Шрифт:
Интервал:
Закладка:
Было ли это бравадой или и впрямь он ощущал себя несокрушимым? Пожалуй, верней второе. Ведь он никогда ничем не болел, даже насморком. В детстве я могла бы ручаться, что дядя Ваня доживет до своего столетия, хоть и брезжила эта юбилейная дата — 16 января 1970 года — из такого дальнего далека.
А он — рухнул как дуб.
Я сказала — внезапно умер, выразив этим ошеломившее нас чувство неожиданности. Проболел же он больше недели, даже несколько дней лежал в клинике. Но развивалось все так бурно, с таким нарастанием жара, бреда, беспамятства, что никто и опомниться не успел.
Мне выпала участь быть вестницей смерти — сообщить о трагической развязке бабушке с тетей Настей и Лии.
Бабушка протестующе, даже чуть ли не с возмущением закричала:
— Не может быть! Совсем еще молодой человек!
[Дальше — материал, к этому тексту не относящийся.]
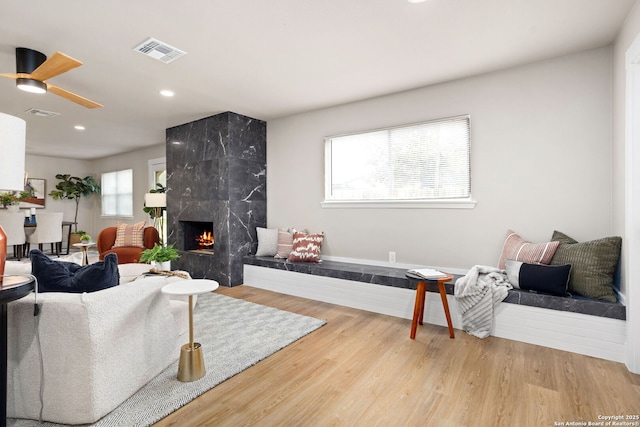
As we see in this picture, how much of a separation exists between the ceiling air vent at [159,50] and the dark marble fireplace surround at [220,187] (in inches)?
65.7

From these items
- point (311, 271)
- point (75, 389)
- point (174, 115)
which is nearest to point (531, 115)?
point (311, 271)

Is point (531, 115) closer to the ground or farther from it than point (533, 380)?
farther from it

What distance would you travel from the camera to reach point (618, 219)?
8.29 ft

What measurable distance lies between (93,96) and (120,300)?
3.28m

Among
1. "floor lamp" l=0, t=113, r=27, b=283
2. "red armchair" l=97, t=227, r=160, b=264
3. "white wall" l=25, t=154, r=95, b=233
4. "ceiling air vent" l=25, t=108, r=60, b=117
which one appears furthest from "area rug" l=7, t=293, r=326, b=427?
"white wall" l=25, t=154, r=95, b=233

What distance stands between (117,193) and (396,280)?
7.62m

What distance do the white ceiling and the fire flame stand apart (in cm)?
219

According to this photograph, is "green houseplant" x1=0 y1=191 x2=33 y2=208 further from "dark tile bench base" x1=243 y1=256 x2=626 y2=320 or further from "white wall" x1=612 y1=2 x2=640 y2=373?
"white wall" x1=612 y1=2 x2=640 y2=373

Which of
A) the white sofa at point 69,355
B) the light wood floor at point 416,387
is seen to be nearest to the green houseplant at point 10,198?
the white sofa at point 69,355

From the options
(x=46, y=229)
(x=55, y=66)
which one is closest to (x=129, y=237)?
(x=46, y=229)

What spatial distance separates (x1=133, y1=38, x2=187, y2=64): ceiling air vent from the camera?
8.54ft

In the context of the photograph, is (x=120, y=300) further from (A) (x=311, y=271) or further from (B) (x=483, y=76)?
(B) (x=483, y=76)

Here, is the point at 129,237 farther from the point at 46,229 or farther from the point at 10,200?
the point at 10,200

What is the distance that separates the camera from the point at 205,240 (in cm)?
530
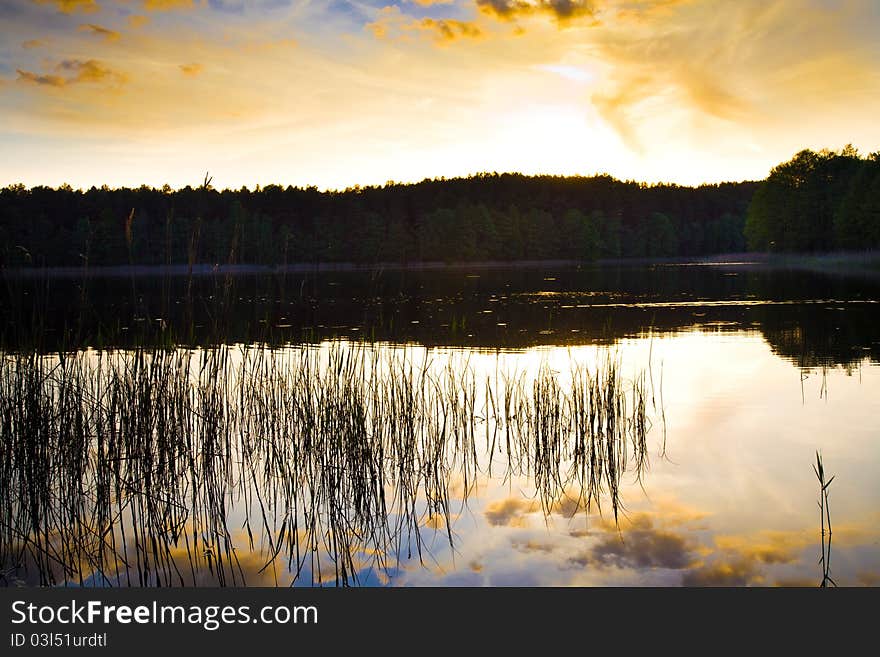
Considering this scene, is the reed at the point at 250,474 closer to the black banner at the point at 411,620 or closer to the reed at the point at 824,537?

(Дяде Ване было шестьдесят четыре, но ей-то уже восемьдесят. )
Тетя Настя, глотая слезы, стала накапывать в рюмку валерьянку.
А я должна была еще примирить бабушку с необходимостью вскрытия покойного. Чтобы этот факт не был для нее страшнее, чем сама смерть. Ведь как ни шатка была ее вера, все же ей, глубокой старухе, трудно было отказаться от чаяния встречи с близкими в ином мире. А по бытовавшему в простонародье мнению, тот, кого мертвым коснулся нож хирурга, уже не восстанет из гроба.
Я начала лепетать, что мозг выдающихся людей всегда исследуют, изучают, что это необходимо для науки. Кажется, я даже сказала: «Для прогресса человечества».
В общем, это были недейственные доводы. Бабушка протестовала:
— Нет, нет! Это — грех! Не надо. Нельзя.
И вдруг у меня сорвались слова, совсем не подготовленные, заранее не продуманные:
— А Надежда Константиновна Крупская разрешила...
Бабушка притихла в замешательстве, вопросительно глядя на Настю. Та молча кивнула. Тогда бабушка взяла мои руки и прижала их к своей груди. Согласилась.
Все, что я рассказываю, — истинная правда. Тут нет ни крупицы вымысла или домысла. Это действительно так было.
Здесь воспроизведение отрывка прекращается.